Posted on : 2011-11-10 10:53 KST Modified on : 2011-11-10 10:53 KST
 the 51-year-old member of the Direction Committee of the Busan office of the Korean Confederation of Trade Unions (KCTU)
the 51-year-old member of the Direction Committee of the Busan office of the Korean Confederation of Trade Unions (KCTU)

After nearly 11 months of struggles over the Hanjin Heavy Industries and Construction (HHIC) layoff plan, a crucial turning point has arisen that may lead the way to resolution. Representatives of HHIC labor and management met yesterday to negotiate a tentative agreement in which 94 of the dismissed workers would be rehired. Should the union accept the agreement, it would open the way for Korean Confederation of Trade Unions (KCTU) Busan Office Direction Committee member Kim Jin-suk to set foot on the ground for the first time since she began her protest on Crane No. 85 at Busan’s Yeongdo shipyard on Jan. 6.

A resolution of the HHIC situation would be highly significant as a compromise among labor, management, and politicians that brings a peaceful end to a layoff issue where various interests in South Korean society have come into conflict. Neither side, labor or management, is likely to be 100% satisfied with the terms of the agreement, but it is a positive step that they each took a step back and laid the groundwork for coexistence. Politicians, for their part, held a hearing on HHIC Chairman Cho Nam-ho and developed a mediated settlement, albeit under pressure from the public. By compelling Cho to accept this settlement, they provided a foundation for the labor-management agreement.

But the largest share of credit should go to Kim Jin-suk and the Hope Bus Campaign. By staying up in the 35-meter-high crane through the four seasons since Jan. 6, Kim succeeded in drawing attention to the HHIC situation not only from South Koreans but from the international community as well. Her committed struggle awakened the public to the value of human dignity and labor, something that had been forgotten about. It is fortunate that she does not have to spend another cold winter up there. She expressed her desire to warm up in a sauna and eat some ramen, and we hope she is able to rest her weary body and spirit sooner rather than later.

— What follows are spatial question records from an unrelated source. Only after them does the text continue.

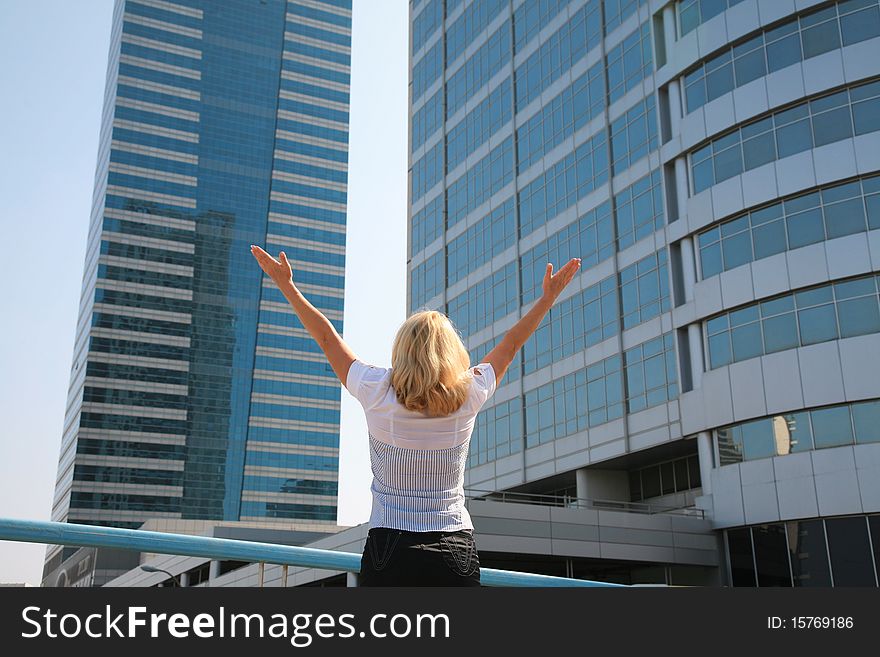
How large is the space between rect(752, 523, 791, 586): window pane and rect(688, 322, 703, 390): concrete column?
19.4ft

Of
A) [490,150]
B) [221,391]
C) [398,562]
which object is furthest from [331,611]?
[221,391]

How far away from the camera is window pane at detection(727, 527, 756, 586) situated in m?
32.1

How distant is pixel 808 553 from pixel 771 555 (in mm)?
1453

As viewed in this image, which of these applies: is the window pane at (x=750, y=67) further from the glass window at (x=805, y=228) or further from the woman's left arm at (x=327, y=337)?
the woman's left arm at (x=327, y=337)

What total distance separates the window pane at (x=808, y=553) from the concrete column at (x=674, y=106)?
641 inches

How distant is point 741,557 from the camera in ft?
107

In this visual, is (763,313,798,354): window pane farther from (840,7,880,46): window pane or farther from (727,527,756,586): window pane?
(840,7,880,46): window pane

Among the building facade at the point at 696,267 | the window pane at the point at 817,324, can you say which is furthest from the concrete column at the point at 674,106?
the window pane at the point at 817,324

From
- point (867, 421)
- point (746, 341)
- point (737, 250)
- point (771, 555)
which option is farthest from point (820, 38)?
point (771, 555)

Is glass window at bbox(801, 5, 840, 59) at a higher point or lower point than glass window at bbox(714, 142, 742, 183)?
higher

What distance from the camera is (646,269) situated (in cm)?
3869

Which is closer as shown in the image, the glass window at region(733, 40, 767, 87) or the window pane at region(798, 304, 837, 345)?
the window pane at region(798, 304, 837, 345)

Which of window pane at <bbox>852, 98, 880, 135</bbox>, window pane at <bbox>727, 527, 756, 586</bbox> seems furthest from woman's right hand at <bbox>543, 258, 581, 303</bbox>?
window pane at <bbox>852, 98, 880, 135</bbox>

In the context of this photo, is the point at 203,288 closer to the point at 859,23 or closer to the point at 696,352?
the point at 696,352
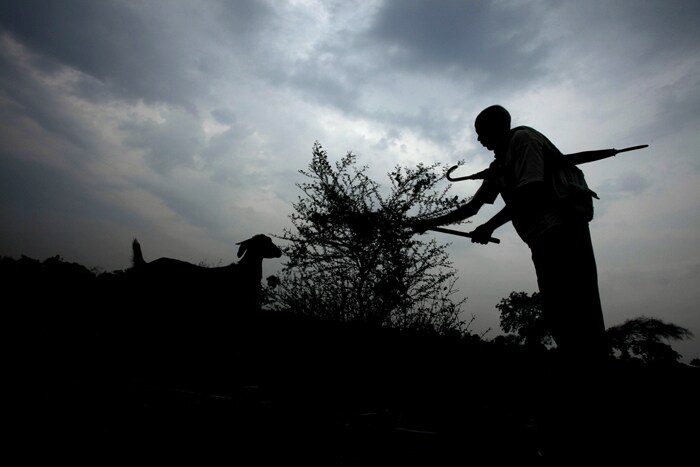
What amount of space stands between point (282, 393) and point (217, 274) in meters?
4.82

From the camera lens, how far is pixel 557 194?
6.54 ft

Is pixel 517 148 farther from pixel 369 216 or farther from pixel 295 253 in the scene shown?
pixel 295 253

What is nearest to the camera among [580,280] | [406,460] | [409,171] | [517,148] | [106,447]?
[106,447]

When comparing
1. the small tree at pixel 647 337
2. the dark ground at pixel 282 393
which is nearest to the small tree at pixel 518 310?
the small tree at pixel 647 337

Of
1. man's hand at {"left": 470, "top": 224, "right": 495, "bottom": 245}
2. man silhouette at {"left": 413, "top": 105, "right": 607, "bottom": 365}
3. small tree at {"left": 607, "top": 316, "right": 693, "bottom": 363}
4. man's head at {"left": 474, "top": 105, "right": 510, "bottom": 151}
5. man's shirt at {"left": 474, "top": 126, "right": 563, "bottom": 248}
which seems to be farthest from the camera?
small tree at {"left": 607, "top": 316, "right": 693, "bottom": 363}

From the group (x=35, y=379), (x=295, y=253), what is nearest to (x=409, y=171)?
(x=295, y=253)

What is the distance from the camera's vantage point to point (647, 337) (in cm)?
1302

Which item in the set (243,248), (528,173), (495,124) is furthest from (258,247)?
(528,173)

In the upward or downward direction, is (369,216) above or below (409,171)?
below

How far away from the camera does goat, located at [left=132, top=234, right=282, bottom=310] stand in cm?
714

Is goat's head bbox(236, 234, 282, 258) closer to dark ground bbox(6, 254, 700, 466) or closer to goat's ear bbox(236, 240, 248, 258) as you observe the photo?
goat's ear bbox(236, 240, 248, 258)

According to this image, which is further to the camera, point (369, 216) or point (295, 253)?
point (295, 253)

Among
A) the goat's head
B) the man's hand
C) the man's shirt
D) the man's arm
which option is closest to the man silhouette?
the man's shirt

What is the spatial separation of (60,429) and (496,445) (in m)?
2.16
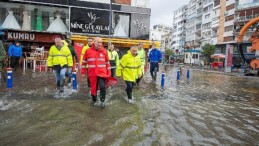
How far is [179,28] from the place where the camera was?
404 ft

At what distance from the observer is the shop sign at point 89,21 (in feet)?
84.8

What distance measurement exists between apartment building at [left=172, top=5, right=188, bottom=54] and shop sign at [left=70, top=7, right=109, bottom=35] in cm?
8866

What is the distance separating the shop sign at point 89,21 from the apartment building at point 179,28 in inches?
3490

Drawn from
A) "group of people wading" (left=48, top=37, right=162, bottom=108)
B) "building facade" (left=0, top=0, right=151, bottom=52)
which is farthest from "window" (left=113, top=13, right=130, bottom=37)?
"group of people wading" (left=48, top=37, right=162, bottom=108)

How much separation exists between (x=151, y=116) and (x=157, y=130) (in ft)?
3.83

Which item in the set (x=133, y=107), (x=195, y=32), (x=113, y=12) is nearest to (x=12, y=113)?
(x=133, y=107)

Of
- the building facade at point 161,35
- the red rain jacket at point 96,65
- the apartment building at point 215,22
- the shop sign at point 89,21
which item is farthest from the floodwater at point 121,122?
the building facade at point 161,35

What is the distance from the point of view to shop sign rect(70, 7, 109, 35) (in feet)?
84.8

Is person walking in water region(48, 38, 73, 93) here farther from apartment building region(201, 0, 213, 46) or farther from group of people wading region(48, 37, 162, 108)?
apartment building region(201, 0, 213, 46)

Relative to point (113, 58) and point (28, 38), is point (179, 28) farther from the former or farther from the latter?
point (113, 58)

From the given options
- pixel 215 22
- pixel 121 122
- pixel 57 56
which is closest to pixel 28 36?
pixel 57 56

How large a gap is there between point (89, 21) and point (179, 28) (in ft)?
332

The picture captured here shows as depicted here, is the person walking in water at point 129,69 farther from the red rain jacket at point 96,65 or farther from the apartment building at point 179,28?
the apartment building at point 179,28

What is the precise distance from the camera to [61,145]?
4125 millimetres
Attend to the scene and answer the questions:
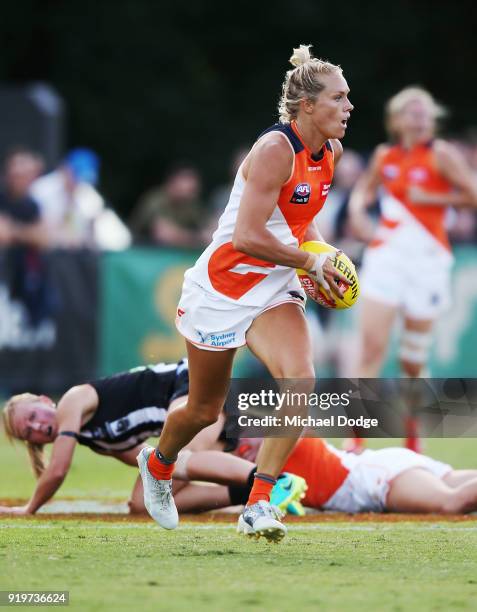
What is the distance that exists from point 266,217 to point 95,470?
16.0ft

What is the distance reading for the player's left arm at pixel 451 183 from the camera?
1187 cm

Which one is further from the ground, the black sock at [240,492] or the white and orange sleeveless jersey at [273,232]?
the white and orange sleeveless jersey at [273,232]

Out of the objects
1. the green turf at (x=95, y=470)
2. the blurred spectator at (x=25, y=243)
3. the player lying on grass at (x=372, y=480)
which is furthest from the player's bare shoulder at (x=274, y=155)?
the blurred spectator at (x=25, y=243)

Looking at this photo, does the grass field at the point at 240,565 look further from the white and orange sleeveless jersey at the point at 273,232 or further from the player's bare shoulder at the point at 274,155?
the player's bare shoulder at the point at 274,155

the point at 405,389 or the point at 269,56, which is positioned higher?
the point at 269,56

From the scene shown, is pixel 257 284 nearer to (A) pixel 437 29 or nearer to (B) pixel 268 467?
(B) pixel 268 467

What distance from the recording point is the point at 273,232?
23.0 feet

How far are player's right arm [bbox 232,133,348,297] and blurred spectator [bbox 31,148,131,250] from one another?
29.7ft

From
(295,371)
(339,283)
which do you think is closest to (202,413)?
(295,371)

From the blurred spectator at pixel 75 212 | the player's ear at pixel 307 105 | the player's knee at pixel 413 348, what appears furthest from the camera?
the blurred spectator at pixel 75 212

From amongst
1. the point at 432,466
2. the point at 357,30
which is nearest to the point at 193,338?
the point at 432,466

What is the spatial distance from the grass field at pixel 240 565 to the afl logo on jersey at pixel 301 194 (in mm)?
1678

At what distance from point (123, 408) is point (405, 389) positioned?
13.4 feet

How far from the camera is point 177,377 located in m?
8.55
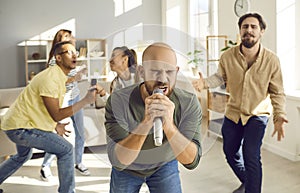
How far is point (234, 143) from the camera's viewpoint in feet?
8.87

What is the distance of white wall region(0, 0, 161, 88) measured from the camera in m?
6.07

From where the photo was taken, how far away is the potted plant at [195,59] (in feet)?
3.50

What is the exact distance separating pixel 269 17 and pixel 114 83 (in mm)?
3322

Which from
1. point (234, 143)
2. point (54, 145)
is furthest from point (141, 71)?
point (234, 143)

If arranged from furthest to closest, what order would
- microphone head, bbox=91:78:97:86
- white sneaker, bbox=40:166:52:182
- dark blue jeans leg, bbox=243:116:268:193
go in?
white sneaker, bbox=40:166:52:182, dark blue jeans leg, bbox=243:116:268:193, microphone head, bbox=91:78:97:86

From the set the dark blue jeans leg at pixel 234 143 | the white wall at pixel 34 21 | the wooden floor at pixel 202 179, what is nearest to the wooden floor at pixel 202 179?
the wooden floor at pixel 202 179

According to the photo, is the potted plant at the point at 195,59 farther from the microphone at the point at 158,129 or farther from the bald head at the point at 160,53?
the microphone at the point at 158,129

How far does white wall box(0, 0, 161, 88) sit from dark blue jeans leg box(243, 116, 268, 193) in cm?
392

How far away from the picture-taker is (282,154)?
3.86 metres

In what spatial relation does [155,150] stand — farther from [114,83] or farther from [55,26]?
[55,26]

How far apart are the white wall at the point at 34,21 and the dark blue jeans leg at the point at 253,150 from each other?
12.8 feet

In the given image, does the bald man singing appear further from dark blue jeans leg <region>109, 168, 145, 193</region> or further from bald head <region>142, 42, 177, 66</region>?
dark blue jeans leg <region>109, 168, 145, 193</region>

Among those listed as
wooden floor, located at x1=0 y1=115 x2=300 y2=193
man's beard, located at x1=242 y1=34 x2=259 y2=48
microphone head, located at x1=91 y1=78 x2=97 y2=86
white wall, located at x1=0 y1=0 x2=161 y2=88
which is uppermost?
white wall, located at x1=0 y1=0 x2=161 y2=88

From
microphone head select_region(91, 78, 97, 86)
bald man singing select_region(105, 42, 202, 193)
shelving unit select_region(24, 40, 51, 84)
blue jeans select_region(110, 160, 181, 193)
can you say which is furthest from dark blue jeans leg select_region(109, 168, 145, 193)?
shelving unit select_region(24, 40, 51, 84)
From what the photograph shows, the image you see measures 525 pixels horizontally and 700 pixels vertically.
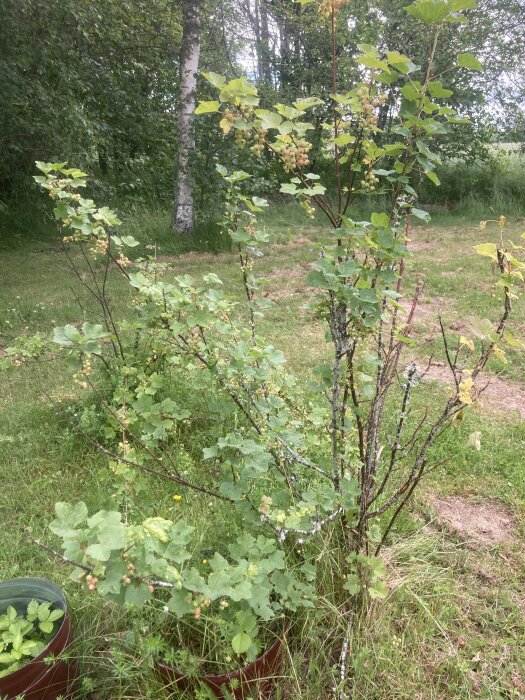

The five caravans of Hope Buses that have traveled to Busan since June were an expression of compassion and solidarity with Kim from citizens across the nation. At the same time, they represented a realization that layoffs and temporary employment are not simply the problems of others, but our own problems. Each time the buses departed, more than ten thousand people from all over South Korea were able to make their way to Busan. We need to build upon the spirit of solidarity and sharing for a world without discrimination and oppression that was evidenced with the bus campaign. There are all too many places looking for a helping hand of solidarity in a world where the 99% suffer because of the greed of the 1%.

It is extremely dismaying, however, that this hard-won agreement was unable to receive final approval from the union as police were dispatched to the Yeongdo shipyard. The police were mobilized to arrest Kim when she came down from the crane, and the union said it would not hold a general meeting of members out of concerns about this. There is a possibility that if police arrest Kim at the shipyard, the social consensus on the HHIC issue will dissipate and the tentative agreement will be as good as never reached. The government needs to ensure that she will not be arrested so that the HHIC union can quickly hold a general meeting and approve the agreement.